The 2012 amended Restructuring Plan included a repayment schedule for the remaining core Tier 1 securities to the Dutch State as
described in the above-mentioned section ‘Repayment non-voting equity shares’. As indicated, on 7 November 2014 the repayment of
the core Tier 1 securities to the Dutch State was completed.
The implementation of the commitments and obligations set out in the (amended) Restructuring Plan was monitored by a monitoring
trustee who is independent of ING until 31 December 2015.
The 2012 amended Restructuring Plan was formally approved by the European Commission, by decision of 16 November 2012. As a
result, the Commission closed its formal investigations as announced on 11 May 2012 and ING also withdrew its appeal at the General
Court of the European Union, filed in July 2012. For principal legal reasons the EC continued with its appeal against the General Court
ruling of March 2012. However, as part of the agreement of 19 November 2012, ING, the Dutch State and the EC agreed that the
outcome of this appeal would not affect the EC approval of the 2012 amended Restructuring Plan. The EU Court of Justice rendered a
final judgement on 3 April 2014 and dismissed the EC’s appeal against the General Court ruling of March 2012.
Amendments to the Restructuring Plan in 2013
In November 2013, ING announced further amendments to the Restructuring Plan. ING announced that it would expand the scope of
the base case Initial Public Offering (IPO) of NN Group to include ING Life Japan. In that context, ING and the Dutch State reached an
agreement with the EC on revised timelines for the divestment process of ING Life Japan and ING’s European insurance and
investment management activities.
As part of the previously announced amended restructuring agreement with the EC in 2012, ING planned to divest more than 50% of
ING’s Asian insurance and investment management businesses by the end of 2013. Under the revised timelines announced, ING
committed to divest ING Life Japan in line with the divestment timeline for ING’s European insurance and investment management
activities.
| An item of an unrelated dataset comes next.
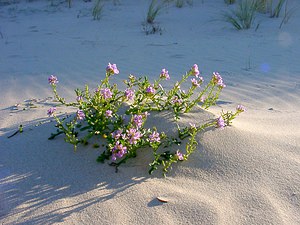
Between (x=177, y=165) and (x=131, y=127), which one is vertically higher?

This meant that the timeline to divest more than 50% of ING Life Japan had effectively been extended to year-end 2015,
which was also the unchanged timeline to divest more than 50% of ING’s European insurance and investment management
businesses. As part of the revised 2013 agreement, ING agreed to accelerate the timeline to complete the divestment of 100% of ING’s
European insurance and investment management activities by year-end 2016.
The amendments to the restructuring plan of 2013 were formally approved by the European Commission by decision of 5 November
2013.
Status of the European Commission Restructuring Plan
ING has completed most commitments of the restructuring plan. The following steps were taken in 2015:
In March 2015, ING Group sold its remaining 18.9% stake in Voya. As agreed, ING Group divested its remaining stake before year-end
2016. Reference is made to Note 54 ‘Other events’.
In May 2015, ING Group divested NN Group for more than 50% and deconsolidated NN Group in line with IFRS-EU. In September 2015,
ING Group brought down its stake in NN Group to 25.8%; ING Group needs to divest 100% of NN Group by year-end 2016. With the
deconsolidation of NN Group, the restrictions from the EC decision of November 2012 on acquisitions and on price leadership no longer
applied. The deconsolidation on NN Group also ensured that ING Group completed two other commitments: the required 45%
decrease of its balance sheet and the elimination of its double leverage.
ING Group committed to divest and create NN Bank as part of NN Group as a viable, stand-alone and competitive business with a
broad product portfolio and a growth path to become a mid-sized player in the Dutch market. Several detailed commitments needed
to be met, including targets for mortgage production and consumer credit production as well as the commitment that NN Bank should
be sufficiently capitalised to execute its long-term growth plan and in any case to ensure growth to about 2016, which included a
commitment to make available to NN Bank additional capital up to an amount of EUR 120 million if and when needed but ultimately
just before the date on which ING Group has deconsolidated NN Group (if the Basel III leverage ratio becomes mandatory or when NN
Bank needs capital to execute its business plan).